→ **PROBLEM SET**
1. In the court judgment excerpt, what clothing did Mr Hendry say his assailant was wearing?
2. Quote the stretch of the court judgment excerpt from "Mr Hendry described" through "a black top.".
3. Write what comes next in the court judgment excerpt, picking up after its final sentence.

→ **EXCERPT TO READ**
╭──

According to Mr Hendry, the appellant was about one metre away from him immediately after he was assaulted. Mr Zunic was behind him or to one side of him. He said that he was concerned with his injured mouth and was not able to say if there was anyone else in the immediate vicinity but there were other persons nearby. He said that the appellant shaped up to him and said he was going to kill him in an abusive manner. His fists were up in a boxing stance and he ran away. Mr Hendry was looking for his teeth. The two police officers arrived soon after. Mr Hendry said that he pointed the appellant out to the police officer as the person who had assaulted him. He was then about 10 metres away across the road.
Mr Hendry described the clothing of his assailant to the police. He said that he was wearing beige shorts or pants and a white T-shirt or singlet and a black top.
The appellant told the learned Magistrate that he went to a hotel in Pirie Street with Ms Byron and a male friend on the night of the incident. He consumed about eight or nine drinks, some vodka and some beer. They then went to the Club. He could not say what time they arrived at the Club. He said that he went to the toilet after he had been at the Club for about an hour. He used a urinal and saw two men together in a cubicle. He believed they were undertaking a drug deal. The appellant said that the two men became aggressive and abusive towards him. He responded in the same manner and then left the toilet. The two men remained in the toilet and then followed him. He identified the two men as Mr Hendry and Mr Zunic. He said they then walked past him and Mr Zunic gave him a hip and shoulder bump. The appellant told the learned Magistrate he was frightened and left the Club by the front entrance. He turned to his right. Mr Zunic began yelling abuse at him. He walked to a nearby corner and was confronted by Mr Zunic. The appellant took off his jacket and made ready to shape up to him. Mr Zunic began to scuffle with him and took him to the ground. He broke free as the police arrived.
According to the appellant, his shirt was torn from him during this scuffle. He said that he did not see Mr Hendry at this stage or anyone with missing teeth. He said he first saw him after the police had arrived. He could not say how he lost the teeth. The appellant was arrested and taken to the City Watch house where he was questioned.
It may be seen from this brief narrative of the evidence of Mr Hendry and the appellant that their versions of events bear little similarity regarding the events in the toilet and the incident outside the Club. As has been mentioned, the learned Magistrate derived no assistance from the evidence of Mr Zunic or Ms Byron to resolve the factual issues. The appellant’s male friend was not called and I understand his absence from the witness box was satisfactorily explained to the learned Magistrate.

╰──

→ **INFORMATION GIVEN**
╭──

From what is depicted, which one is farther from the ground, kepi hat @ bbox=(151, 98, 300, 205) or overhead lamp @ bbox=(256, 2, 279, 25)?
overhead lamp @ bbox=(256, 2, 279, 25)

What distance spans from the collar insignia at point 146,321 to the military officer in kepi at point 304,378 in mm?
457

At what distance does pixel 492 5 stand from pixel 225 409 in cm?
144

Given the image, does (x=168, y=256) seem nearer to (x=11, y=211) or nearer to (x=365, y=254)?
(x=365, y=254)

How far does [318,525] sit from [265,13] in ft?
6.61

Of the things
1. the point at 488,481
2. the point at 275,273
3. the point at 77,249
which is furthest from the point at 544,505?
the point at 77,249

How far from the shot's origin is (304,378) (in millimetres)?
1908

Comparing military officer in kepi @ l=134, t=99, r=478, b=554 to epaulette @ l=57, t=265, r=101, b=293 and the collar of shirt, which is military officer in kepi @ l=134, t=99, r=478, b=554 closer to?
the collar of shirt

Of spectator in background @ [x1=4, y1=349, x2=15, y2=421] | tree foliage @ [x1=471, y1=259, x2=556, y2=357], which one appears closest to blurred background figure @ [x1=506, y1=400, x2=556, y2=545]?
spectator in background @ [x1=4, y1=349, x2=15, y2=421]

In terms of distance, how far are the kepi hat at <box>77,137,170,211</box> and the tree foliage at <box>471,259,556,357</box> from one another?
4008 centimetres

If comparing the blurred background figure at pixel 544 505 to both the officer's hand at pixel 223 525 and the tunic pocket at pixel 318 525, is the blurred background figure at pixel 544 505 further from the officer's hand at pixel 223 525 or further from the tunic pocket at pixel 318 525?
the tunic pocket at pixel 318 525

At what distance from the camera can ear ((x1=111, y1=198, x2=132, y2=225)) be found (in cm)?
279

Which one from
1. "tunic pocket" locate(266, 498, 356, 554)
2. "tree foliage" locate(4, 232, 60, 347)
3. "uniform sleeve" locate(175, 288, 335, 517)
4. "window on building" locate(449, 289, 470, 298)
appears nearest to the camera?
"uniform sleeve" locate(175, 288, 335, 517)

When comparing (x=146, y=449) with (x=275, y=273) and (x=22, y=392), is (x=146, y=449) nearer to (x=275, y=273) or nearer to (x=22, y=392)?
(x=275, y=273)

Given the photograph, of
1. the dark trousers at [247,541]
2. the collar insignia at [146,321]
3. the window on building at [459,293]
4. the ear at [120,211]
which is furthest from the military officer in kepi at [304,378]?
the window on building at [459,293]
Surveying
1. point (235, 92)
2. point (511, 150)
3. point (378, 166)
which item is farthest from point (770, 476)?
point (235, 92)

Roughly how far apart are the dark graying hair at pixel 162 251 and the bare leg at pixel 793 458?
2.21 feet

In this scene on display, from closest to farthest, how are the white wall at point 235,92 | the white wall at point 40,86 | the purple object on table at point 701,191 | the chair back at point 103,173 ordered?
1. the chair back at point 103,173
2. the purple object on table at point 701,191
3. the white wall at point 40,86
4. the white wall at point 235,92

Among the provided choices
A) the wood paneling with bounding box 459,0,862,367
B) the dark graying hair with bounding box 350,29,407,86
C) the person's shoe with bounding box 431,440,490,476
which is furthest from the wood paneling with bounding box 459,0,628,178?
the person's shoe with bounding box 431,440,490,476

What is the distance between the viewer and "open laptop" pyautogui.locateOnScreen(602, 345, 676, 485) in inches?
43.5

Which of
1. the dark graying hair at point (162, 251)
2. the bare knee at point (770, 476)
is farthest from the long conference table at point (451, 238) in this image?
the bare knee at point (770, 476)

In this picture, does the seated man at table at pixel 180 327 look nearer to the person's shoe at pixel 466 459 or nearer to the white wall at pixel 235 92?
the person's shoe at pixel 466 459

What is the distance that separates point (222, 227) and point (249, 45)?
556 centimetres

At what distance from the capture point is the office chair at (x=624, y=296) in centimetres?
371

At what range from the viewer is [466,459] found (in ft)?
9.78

╰──

→ **EXPECTED RESPONSES**
1. Beige shorts or pants, a white T-shirt or singlet, and a black top.

2.
Mr Hendry described the clothing of his assailant to the police. He said that he was wearing beige shorts or pants and a white T-shirt or singlet and a black top.

3.
I turn now to the evidence of the two police officers, Constable Westworth and Constable Terlikowski. They were on duty travelling east along Pirie Street when they saw persons standing on the road outside the Club. Constable Terlikowski stopped the vehicle and spoke to Mr Hendry who told him he had been assaulted. There was blood around his mouth. He said it was possible that the appellant was also on the road but that he did not approach the police officers. Constable Westworth left the vehicle and spoke to Mr Hendry who pointed out the appellant as the person who had assaulted him. Constable Westworth told the learned Magistrate that the appellant was about five metres away at this time and a few other persons were nearby standing on the corner. She noticed that Mr Hendry was missing some teeth. She did not conclude that he was intoxicated. She said he was coherent and his speech was not slurred and she did not smell alcohol on his breath. She spoke to him for about 10 minutes.
Constable Westworth told the learned Magistrate that when the appellant was pointed out to her by Mr Hendry, the appellant was standing or sitting near a building. He was yelling, but not at anyone in particular. She then approached the appellant and spoke to him. She cautioned him and arrested him. When he was questioned, the appellant told the police officers that two men assaulted him. He saw them in the toilet and one of them approached him to sell drugs. He refused and left. He was then assaulted. The appellant then told them that one of the men had given drugs to the other in the toilet. He said that he was then pushed into the bar and threatened by a person dressed in black. I assume that person could have been Mr Zunic. He told them of the incident in the street and said that he did not think he hit anyone. He showed his hands to the police officers. Constable Westworth saw no signs of injury.
The following was said during the interview:
“CT,‘How did the shirt get ripped off if you had the jacket on?’
He said,‘Well, I took the jacket off, cos I was pissed off and ra, ra, ra, and that was it and the shirt got ripped off when I was in the scuffle, and that was it.’
CT,‘Why did you take your jacket off?’
He said,‘Because I was pissed off and the guy came at me, I was ready to fight, I was ready to try and lay him out. And that’s when I figured I couldn’t and I just backed up, and I was hoping someone was going jump in front and stop him from coming at me and just say ra, ra, ra and I’d walk off and go home, but that didn’t happen so yeah.’
CT,‘Who ripped your shirt off?’
He said,‘The guy in the black.’
CT,‘Have you ever seen this guy in the black before?’
He said,“Yeah in the toilet.’”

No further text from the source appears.